Yazar Özakman, Çanakkale Savaşı’nın Türk tarihi açısından önemini anlattı: ANKARA - “Şu Çılgın Türkler”, “Çanakkale 1915 - Diriliş” adlı kitapların yazarı Turgut Özakman, Çanakkale zaferini “Türk ordusunun ve milletin dirilişi” olarak nitelendirerek, “Bu savaş ünlü şairin deyimiyle yeni Türkiye’nin önsözüdür. Milli mücadelenin temeli ve Mustafa Kemal’in açtığı istiklal bayrağıdır” dedi.

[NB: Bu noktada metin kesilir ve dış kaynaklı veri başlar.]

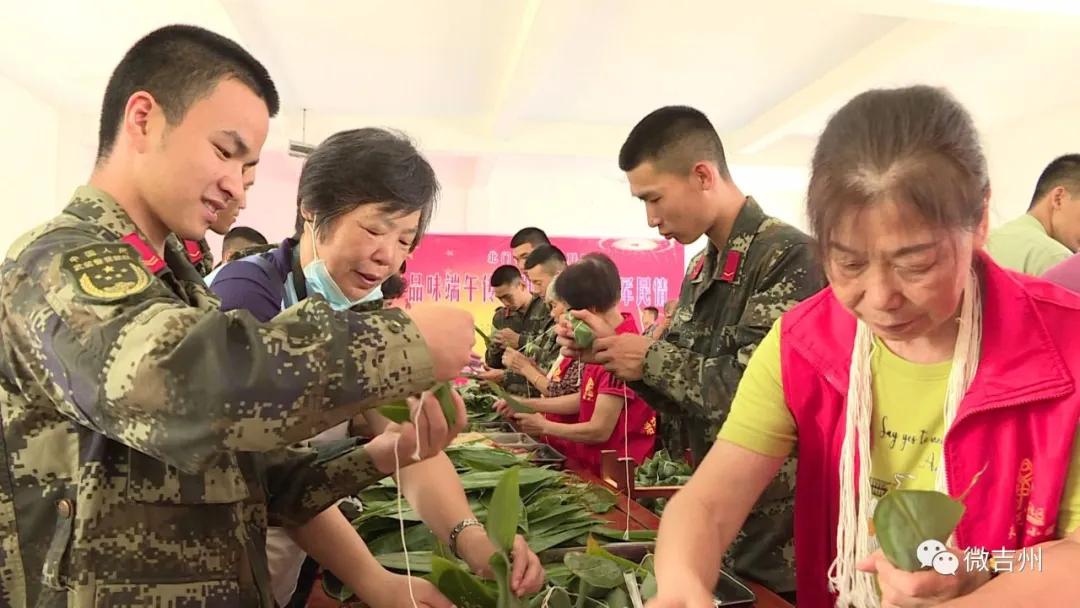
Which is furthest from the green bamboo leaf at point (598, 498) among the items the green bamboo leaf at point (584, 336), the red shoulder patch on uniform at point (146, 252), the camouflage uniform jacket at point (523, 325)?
the camouflage uniform jacket at point (523, 325)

Özakman, Çanakkale Savaşı’ndan önceki savaşlarda Türk ordusunun kan kaybettiğini ve başta Balkan savaşları olmak üzere pek çok savaşta yenilgi aldığını anlattı. “Balkan Savaşı ciddi bir yenilgiydi. Bu yenilgi beraberinde büyük bir tepki ve utanç getirmişti. Bütün uluslarda o dönem milliyetçilik duygusu hâkim olmaya başlarken Türkiye’de bu milliyetçilik duygularının ülke açısından bir parçalanmayı beraberinde getireceği düşünülüyordu” diyen Özakman, şöyle konuştu: “Çanakkale zaferiyle birlikte milliyetçilik devreye girdi. Marşlar yapıldı konferanslar verildi. Ordumuzda da zaferden sonra şaşırtıcı bir hava belirdi. Ordu ayağa kalktı, millet uyandı, bir dirilişe geçti. Ordu ile Türk milleti emperyalizme karşı ayağa kalkabileceklerinin ayrımına vardı. Bu savaş bize şunu öğretti: Eğer birlik ve beraberlik içinde olursak emperyalizmi de dize getirebiliriz. Zaten sonrasında da Türk milletinin emperyalizme karşı rövanşı ulusal Kurtuluş Savaşı’yla olmuştur.”
‘Olağanüstü bir olay’
Özakman, “Çanakkale zaferi gerek cephe gerisiyle gerekse sonucu itibarıyla olağanüstü bir olaydır” betimlemesini yaparak, “İngilizler ve Fransızlar Türk ordusunu o güne değin küçük görüyorlardı. Ordumuzun demode toplarla savaşa katıldığını; bu nedenle de ülkeyi demode toplar açıkhava müzesi diye tanımlıyorlardı. İngilizler savaş başında gayet şen şakrak savaşırken, akşamüstüne doğru solgun ve üzgün bir hale geldiler. İngilizler denizden yaramadıkları İstanbul’a karadan geçmeye karar verdiler. Lakin Türkler çok güzel bir müdafaa hazırlamışlardı”dedi.
‘Ünü yayıldı’
Çanakkale Savaşı’nın Mustafa Kemal’in adını Anadolu’ya duyurduğunun altını çizen Özakman, savaşın ilk 36 saati içinde ordunun komutansız savaştığını kaydetti. Özakman, “Atatürk tüm bu süre içinde dürbünle savaşın gidişatını izledi. Daha sonra anladı ki durum vahim. Müdahale etmek istedi ve etti. Arıburnu’na yetişti. Orada orduyla birlikte savaştı. Eğer bizim ağır toplarımız olsaydı, o gün bitmişti bu savaş. Bir de Liman von Sanders Türklerin savaş sistemini kullansaydı. Liman Paşa’nın özelliği şu: Almanya’da tümen komutanı o dönemde. Ancak Türkiye’ye mareşal olarak geliyor. Hiç savaş görmemiş. Çanakkale Savaşı’na da komutan diye getiriyorlar. Bu büyük bir kayba neden oluyor. Sonra Mustafa Kemal devreye girince her alayı onun emrine veriyorlar. Mustafa Kemal daha sonra da Anafartalar Komutanı oluyor. Sonra da paşa, biliyorsunuz” dedi.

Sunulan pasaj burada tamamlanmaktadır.